PAGE TEXT Block Start

Sepsis is a life-threatening medical condition that can lead to organ failure and death without timely treatment in the Intensive Care Unit (ICU). Managing septic patients involves the administration of several medications, but there is no universal treatment policy due to patient variability and the complexity of the disease.
In this project, I developed a Reinforcement Learning (RL)-based agent that adjusts medication doses based on real-time clinical information from patients. This is a reimplementation of the methodology presented in the paper “The Artificial Intelligence Clinician Learns Optimal Treatment Strategies for Sepsis in Intensive Care” by Komorowski et al.
The methodology includes discretizing the state and action spaces into finite sets and then applying the Policy Iteration algorithm for learning an optimal value function. Model evaluation is conducted using the Weighted Importance Sampling method.

PAGE TEXT Block End

■ **EXERCISE A**
List every named method or algorithm that the sepsis project text mentions.
■ **EXERCISE B**
Print the part of the sepsis project text between "In this project, I" and "Komorowski et al.", inclusive.

MATERIAL SUPPLIED Block Start

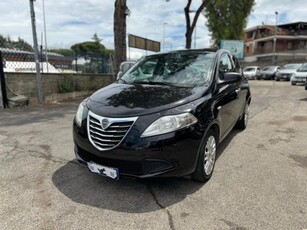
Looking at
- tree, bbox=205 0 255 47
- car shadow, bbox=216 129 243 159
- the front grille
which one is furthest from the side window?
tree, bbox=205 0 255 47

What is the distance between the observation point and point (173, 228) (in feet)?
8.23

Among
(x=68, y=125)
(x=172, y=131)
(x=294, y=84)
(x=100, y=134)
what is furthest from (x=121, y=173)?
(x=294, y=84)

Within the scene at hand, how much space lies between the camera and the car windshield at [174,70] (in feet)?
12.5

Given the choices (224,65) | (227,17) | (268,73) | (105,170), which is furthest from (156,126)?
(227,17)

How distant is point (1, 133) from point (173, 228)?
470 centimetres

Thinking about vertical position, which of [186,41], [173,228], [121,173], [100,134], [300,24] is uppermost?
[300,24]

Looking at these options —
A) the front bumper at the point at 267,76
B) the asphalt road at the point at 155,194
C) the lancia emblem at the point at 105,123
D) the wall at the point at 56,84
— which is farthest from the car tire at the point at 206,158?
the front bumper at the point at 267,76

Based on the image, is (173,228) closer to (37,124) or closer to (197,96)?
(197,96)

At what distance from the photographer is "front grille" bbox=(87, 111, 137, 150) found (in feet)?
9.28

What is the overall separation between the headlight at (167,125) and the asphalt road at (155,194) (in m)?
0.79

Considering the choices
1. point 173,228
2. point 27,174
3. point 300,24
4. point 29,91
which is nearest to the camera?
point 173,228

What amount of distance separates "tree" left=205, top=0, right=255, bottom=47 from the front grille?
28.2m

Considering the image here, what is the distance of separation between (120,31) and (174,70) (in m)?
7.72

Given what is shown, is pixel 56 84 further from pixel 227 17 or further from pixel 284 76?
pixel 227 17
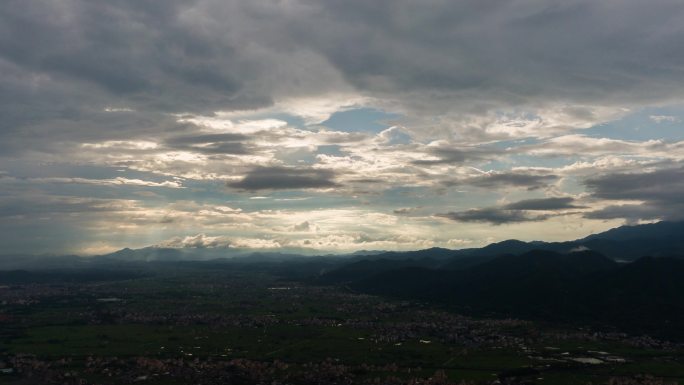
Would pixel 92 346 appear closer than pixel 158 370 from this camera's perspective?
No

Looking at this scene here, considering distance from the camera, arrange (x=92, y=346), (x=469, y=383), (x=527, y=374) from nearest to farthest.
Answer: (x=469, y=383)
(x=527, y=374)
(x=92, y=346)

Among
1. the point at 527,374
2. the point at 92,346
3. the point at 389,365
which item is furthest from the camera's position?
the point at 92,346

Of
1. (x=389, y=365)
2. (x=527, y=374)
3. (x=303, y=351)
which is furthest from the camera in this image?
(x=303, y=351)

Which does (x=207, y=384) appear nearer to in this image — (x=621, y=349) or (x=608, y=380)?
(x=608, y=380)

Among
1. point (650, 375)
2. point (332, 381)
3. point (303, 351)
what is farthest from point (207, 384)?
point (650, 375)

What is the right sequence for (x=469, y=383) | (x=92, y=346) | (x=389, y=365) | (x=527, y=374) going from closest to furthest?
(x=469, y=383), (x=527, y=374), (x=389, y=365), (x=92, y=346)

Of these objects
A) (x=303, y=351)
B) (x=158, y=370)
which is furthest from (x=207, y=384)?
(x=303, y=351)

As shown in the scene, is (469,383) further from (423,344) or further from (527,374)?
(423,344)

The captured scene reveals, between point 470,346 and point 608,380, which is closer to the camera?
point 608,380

MATERIAL SUPPLIED Block End
MATERIAL SUPPLIED Block Start

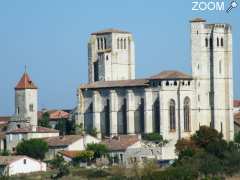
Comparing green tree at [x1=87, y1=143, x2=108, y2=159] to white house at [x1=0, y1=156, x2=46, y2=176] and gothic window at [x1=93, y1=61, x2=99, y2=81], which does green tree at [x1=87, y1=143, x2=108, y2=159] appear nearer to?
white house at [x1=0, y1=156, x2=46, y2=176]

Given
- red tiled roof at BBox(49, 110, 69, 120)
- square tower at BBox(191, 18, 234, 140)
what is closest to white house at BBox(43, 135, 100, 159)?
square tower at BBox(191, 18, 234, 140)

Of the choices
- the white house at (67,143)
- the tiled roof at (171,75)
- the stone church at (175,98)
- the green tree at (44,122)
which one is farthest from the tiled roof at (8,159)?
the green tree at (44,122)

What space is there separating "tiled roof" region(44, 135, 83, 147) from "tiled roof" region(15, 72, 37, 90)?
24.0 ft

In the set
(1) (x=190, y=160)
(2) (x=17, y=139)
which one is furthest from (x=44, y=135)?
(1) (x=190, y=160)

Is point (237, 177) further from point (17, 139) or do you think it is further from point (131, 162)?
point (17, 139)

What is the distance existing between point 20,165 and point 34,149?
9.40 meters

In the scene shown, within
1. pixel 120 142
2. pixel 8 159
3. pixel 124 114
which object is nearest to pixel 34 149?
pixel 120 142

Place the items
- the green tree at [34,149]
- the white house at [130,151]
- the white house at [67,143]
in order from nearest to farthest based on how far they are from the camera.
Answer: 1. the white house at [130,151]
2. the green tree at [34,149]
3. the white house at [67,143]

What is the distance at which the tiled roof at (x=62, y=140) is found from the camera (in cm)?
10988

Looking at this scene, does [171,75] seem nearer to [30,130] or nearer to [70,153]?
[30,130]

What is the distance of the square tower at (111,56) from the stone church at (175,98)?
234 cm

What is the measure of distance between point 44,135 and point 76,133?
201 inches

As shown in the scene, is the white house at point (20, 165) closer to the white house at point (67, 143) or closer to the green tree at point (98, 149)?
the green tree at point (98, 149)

MATERIAL SUPPLIED Block End

■ **EXERCISE OUTPUT A**
Reinforcement Learning (RL)
Policy Iteration algorithm
Weighted Importance Sampling method

■ **EXERCISE OUTPUT B**
In this project, I developed a Reinforcement Learning (RL)-based agent that adjusts medication doses based on real-time clinical information from patients. This is a reimplementation of the methodology presented in the paper “The Artificial Intelligence Clinician Learns Optimal Treatment Strategies for Sepsis in Intensive Care” by Komorowski et al.